Can you vet the security of this code? log in form

hypernetware · June 6, 2011, 10:31am

I’m looking for security holes. The idea is that the client logs in from index.php to edit.php. For now the log-in credentials are hardcoded in the file. I need an extra set of eyes to find any security holes, or really bad design flaws if there are any.

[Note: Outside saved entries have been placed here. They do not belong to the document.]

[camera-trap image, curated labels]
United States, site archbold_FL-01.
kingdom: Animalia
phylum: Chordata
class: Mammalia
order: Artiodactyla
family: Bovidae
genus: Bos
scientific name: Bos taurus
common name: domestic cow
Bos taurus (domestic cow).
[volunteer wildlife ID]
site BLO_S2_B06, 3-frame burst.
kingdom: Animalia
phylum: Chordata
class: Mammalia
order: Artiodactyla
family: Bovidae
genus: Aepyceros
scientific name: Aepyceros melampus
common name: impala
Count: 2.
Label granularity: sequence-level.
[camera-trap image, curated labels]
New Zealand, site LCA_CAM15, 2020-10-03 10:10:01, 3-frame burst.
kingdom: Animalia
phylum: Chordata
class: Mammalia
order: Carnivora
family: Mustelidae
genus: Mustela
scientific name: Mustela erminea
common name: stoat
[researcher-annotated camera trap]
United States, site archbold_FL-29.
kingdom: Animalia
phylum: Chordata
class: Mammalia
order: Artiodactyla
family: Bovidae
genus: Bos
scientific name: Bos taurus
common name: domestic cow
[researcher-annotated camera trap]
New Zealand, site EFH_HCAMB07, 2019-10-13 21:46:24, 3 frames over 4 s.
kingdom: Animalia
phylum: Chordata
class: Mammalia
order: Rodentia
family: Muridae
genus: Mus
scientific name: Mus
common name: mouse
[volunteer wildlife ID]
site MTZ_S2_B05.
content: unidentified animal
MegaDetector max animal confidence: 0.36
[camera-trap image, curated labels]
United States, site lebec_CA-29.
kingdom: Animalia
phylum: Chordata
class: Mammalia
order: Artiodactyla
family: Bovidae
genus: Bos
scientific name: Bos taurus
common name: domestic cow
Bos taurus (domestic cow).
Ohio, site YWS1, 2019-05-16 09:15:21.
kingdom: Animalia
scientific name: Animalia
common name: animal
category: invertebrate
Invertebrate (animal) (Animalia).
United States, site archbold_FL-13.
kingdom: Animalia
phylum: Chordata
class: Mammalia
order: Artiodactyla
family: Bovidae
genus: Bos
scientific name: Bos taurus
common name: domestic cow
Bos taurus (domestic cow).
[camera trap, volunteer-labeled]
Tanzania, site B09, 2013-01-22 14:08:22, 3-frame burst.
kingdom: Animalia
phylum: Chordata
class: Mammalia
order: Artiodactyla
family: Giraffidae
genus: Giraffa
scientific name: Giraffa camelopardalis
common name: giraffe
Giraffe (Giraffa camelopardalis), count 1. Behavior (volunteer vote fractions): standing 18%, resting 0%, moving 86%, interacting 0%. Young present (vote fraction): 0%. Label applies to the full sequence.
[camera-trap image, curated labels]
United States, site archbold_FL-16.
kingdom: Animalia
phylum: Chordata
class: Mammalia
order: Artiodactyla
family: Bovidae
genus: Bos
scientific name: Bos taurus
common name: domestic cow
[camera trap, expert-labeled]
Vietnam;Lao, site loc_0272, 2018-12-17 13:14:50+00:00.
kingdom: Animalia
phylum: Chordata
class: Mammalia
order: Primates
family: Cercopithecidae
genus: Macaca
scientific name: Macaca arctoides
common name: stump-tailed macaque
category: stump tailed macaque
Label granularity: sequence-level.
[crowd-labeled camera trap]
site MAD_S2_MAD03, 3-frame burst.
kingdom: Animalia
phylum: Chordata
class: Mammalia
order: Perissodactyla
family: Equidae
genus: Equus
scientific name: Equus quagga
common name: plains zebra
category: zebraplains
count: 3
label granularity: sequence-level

This is index.php, the login form


<?php
session_start();
define('USERNAME','client');
define('PASS','password');
if ((isset($_POST['username'])) AND (isset($_POST['userpass'])))
{
   if ((strcmp(USERNAME, $_POST['username']) === 0) AND (strcmp(PASS, $_POST['userpass']) === 0))
   {
      $_SESSION['user'] = 'client';
      $_SESSION['pass'] = 'password';
      header('Location: edit.php');
   } else {
      unset($_POST);
      header('Location: index.php');
   }
} else {echo <<<HTML

            <form name="headerloginform" method="POST" action="index.php">
               <div class="form">
                  <label class="login-label">Username: </label><input type="text" size="8" class="login-text" name="username">
               </div>
               <div class="form">
                  <label class="login-label">Password: </label><input type="password" size="8" class="login-text" name="userpass">
               </div>
               <input type="submit"  value="Login" name="submit" class="btn">
            </form>
HTML;
}

this is edit.php the file that lets you edit the database

<?php
session_start();
define(USERNAME,'client');
define(PASS,'password');
if ((strcmp(USERNAME, $_SESSION['user']) === 0) AND (strcmp(PASS, $_SESSION['pass']) === 0)){

//a bunch of code that lets you edit      

 } else {header('Location: index.php'); exit('You lack the proper credentials to log in');}
?>

StarLion · June 6, 2011, 12:42pm

Dont store password in session; it’s unnecessary.

the exit message will never show up; you’re bouncing the user to a new page load immediately.

You dont need to strcmp in edit.php; check for the existance of the $_SESSION[‘user’] variable instead.

rguy84 · June 6, 2011, 12:50pm

While not security related, your labels are technically useless. It should be


<label class="login-label" for="username">Username: </label><input type="text" size="8" class="login-text" name="username">

BabyWolf · June 6, 2011, 1:39pm

Yes, you just need to check the session variable.

And IMO, the define password should be encoded (like md5 or sha).

hypernetware · June 9, 2011, 11:10am

Thanks for vetting the code. I took your suggestions and acted upon them.